I’ve been watching my reactions go nowhere and wishing there were someone I could turn to who would simultaneously point out my trivial stupid mistake and give me the answer to my woes. Someone like Dr. Gregory House, who could come in and be all like… “What are you, an idiot? Obviously you can’t do cross metathesis in molten platinum. Try dichloromethane with and a ruthenium wire connected to the left breast of a peacock. Your yields will be quantitative and cause orgasm in a small percentage of tart women.” and I would be like “Oooohh… Of course!” He would then tell me that I never needed a Schlenk line and I should go run an NMR of my sample with one leg of the NMR in a sonicator for better shimming of nuclei. OH THAT HOUSE! SO SMART!

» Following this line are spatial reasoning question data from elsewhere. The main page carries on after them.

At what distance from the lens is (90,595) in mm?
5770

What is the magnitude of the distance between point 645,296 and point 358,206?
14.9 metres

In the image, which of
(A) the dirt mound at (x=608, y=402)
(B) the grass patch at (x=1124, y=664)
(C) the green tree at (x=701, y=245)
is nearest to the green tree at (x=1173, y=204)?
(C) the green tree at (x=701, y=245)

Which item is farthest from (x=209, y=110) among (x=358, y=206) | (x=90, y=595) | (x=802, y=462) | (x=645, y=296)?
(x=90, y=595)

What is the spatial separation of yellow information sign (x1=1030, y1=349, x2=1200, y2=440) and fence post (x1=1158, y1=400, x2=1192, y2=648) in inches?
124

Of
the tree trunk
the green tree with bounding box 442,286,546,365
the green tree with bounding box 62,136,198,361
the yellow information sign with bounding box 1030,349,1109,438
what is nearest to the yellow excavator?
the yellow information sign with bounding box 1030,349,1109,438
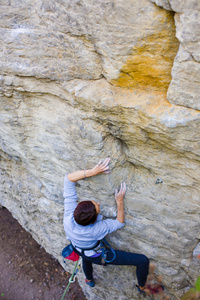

Sadly, unlike in the fine television show, the problems I have are rarely so obvious and so moronic. The question thus presents itself… why don’t Chemistry grad students have their own TV show? Medical interns have the own quirky comedy staring Zach Braff but why cant WE, the generation of iconocalstisists, have a television show in which we irreverently mock respectable people in our own field?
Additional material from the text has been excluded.